Wir nehmen den Bus nach Agra. Inzwischen recherchieren wir vor dem Kauf eines Produkts die Preise, indem wir den Einheimischen mehr oder weniger unauffällig beim Einkaufen über die Schulter sehen. So gewappnet lasse ich mir in einer der Einkaufsstraßen für wenig Geld eine Hennazeichnung anfertigen. Meinem Begleiter ist das recht, denn die feuchte Farbe an den Händen hindert mich effektiv daran, die vielen Schuh- und Kleiderläden weiter nach Schnäppchen zu durchkämmen.

 

Eine verschleierte Schönheit

Der nächste Tag gehört zum größten Teil dem Taj Mahal. Das berühmte Grabmal ist gleichzeitig schöner und hässlicher als erwartet. Hässlicher, weil es nicht wie auf den Postkarten strahlend weiß vor blauem Himmel thront, sondern von grauen Dunstschleiern eingehüllt wird. Die Luftmessstation auf dem Gelände zeigt an, dass die Sollwerte für Abgase um ein Vielfaches überschritten sind. Aber kein noch so farbenfrohes Bild gibt die stolze Größe des Bauwerks wieder und von Nahem sieht man erst die kunstvollen Einlegearbeiten und Schnitzereien im weißen Marmor. Den besten Blick auf das Bauwerk haben wir vom gegenüberliegenden Ufer des Yamuna aus, im Mehtab Bagh Park. Rotblühende Büsche, Springbrunnen, der „Taj“ im Hintergrund - damit in dieser romantischen Umgebung keiner auf falsche Gedanken kommt, verbietet ein Schild am Eingang das Sitzen hinter den Hecken.

 

Es hat sich ausgetempelt

Nachdem wir schließlich noch ausführlich das Agra Fort und die geschichtsträchtigen Gemäuer in Fatehpur Sikri bestaunt haben, reicht es uns mit Tempeln, Festungen und Palästen. Wir buchen einen Flug nach Goa, der in Delhi startet. Um rechtzeitig am Bahnhof zu sein, brechen wir mitten in der Nacht auf. Ein Taxi zu bekommen ist einfach, denn die Rikschafahrer schlafen in ihren Fahrzeugen, aber auf dem Weg zum Bahnhof ist plötzlich der Reifen platt. Der Fahrer deutet zwei Minuten an und beginnt, die Muttern am Rad zu lösen. Wir wundern uns schon, wie er das Bauteil ohne Wagenheber austauschen will, als er uns mit Gesten anweist, das dreirädrige Auto anzuheben. Tatsächlich ist das Tuk-Tuk so leicht, dass drei Personen es ohne Probleme auf die Seite kippen können. Kurz darauf sind wir wieder unterwegs.

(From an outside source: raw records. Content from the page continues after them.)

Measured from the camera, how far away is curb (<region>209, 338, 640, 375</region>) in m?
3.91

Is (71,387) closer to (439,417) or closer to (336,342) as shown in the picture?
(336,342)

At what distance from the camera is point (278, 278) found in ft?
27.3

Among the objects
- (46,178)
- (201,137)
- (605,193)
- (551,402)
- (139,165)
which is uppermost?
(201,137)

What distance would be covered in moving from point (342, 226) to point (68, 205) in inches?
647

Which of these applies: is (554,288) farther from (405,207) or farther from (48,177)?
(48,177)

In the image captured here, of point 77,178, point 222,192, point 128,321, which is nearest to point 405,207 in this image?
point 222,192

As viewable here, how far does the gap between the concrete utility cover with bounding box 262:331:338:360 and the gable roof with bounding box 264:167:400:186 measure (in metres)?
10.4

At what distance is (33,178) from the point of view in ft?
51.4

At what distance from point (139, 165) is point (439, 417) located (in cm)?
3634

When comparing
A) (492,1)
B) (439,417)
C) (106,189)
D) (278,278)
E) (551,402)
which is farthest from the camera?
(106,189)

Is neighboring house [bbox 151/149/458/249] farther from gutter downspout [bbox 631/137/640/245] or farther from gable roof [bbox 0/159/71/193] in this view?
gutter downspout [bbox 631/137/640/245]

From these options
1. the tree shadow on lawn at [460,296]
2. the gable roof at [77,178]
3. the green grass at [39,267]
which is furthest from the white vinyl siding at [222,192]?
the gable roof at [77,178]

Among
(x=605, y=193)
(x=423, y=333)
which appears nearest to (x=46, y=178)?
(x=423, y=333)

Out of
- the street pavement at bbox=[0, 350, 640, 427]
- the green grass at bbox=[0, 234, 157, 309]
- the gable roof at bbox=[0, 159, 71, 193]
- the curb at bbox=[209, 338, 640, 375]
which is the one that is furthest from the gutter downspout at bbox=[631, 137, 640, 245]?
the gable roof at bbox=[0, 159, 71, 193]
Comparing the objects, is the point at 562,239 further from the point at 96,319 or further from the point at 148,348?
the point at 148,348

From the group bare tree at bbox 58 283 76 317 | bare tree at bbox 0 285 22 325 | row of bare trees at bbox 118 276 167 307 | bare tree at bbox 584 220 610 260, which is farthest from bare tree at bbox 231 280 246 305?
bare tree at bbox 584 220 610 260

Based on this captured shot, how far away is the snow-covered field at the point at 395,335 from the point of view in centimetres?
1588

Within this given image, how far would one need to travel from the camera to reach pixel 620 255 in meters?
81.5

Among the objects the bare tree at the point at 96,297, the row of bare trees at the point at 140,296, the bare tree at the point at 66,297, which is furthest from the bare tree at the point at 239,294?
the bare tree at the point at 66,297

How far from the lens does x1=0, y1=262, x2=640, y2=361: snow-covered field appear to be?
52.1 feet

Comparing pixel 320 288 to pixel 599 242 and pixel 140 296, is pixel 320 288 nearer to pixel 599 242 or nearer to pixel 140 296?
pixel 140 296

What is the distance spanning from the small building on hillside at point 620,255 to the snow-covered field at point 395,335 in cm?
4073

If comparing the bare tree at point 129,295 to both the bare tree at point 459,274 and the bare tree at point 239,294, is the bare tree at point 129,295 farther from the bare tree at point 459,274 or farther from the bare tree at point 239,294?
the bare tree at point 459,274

Mit Gepäck sprinten ist anstrengend, aber es lohnt sich: Wir schaffen es rechtzeitig zum Gleis. Als am Morgen die anderen Passagiere erwachen, stellt sich heraus, dass wir inmitten einer Hochzeitsgesellschaft reisen. Hin und her gerissen zwischen Schüchternheit und Neugierde stellen uns zwei Geschwister im Teenager-Alter ihre gesamte Verwandtschaft vor und wollen dann genau wissen, wo die fremdländischen Touristen herkommen und was sie in Indien tun.

 

Goa, die Urlaubsperle

In Goa ist die Luft feucht und heiß wie in einer Sauna. Wo der Mensch nicht eingreift, wuchert prachtvoller Dschungel. Wir verziehen uns in den Süden des zwergenhaften Bundesstaats, wo spärlich bevölkerter Strand sich von Horizont zu Horizont zieht. Der feine, weiße Sand quietscht ein bisschen, wenn man darüber läuft. In der Brandung leben Krabben und unzählige, pastellfarbene Muscheln, die sich eilig eingraben, sollte eine Welle sie freilegen. Das Wasser ist so warm, dass wir im Meer bleiben, bis uns die Finger verschrumpeln.

 

"Indien light" für Entspannungssuchende

Goa stand 451 Jahre unter portugiesischer Herrschaft, mehr als ein Viertel der Bevölkerung ist katholisch. So stehen vielerorts Kirchen statt hinduistischer Tempel. Im Restaurant zählt die Karte hauptsächlich Fleischgerichte auf, alkoholische Getränke sind wie selbstverständlich im Sortiment. Kaum jemand versucht uns Souvenirs oder Taxifahrten zu verkaufen – welch ein Kontrast zum Norden. Fast scheint es, als seien die ausländischen Gäste in der Überzahl. So faulenzen wir ungestört am Strand, freunden uns im Hotel mit anderen Weltenbummlern aus Europa an und schwelgen in Ananas-Lassi und gebratenem Fisch, bis die Urlaubszeit abgelaufen ist und wir uns wehmütig von Indien verabschieden.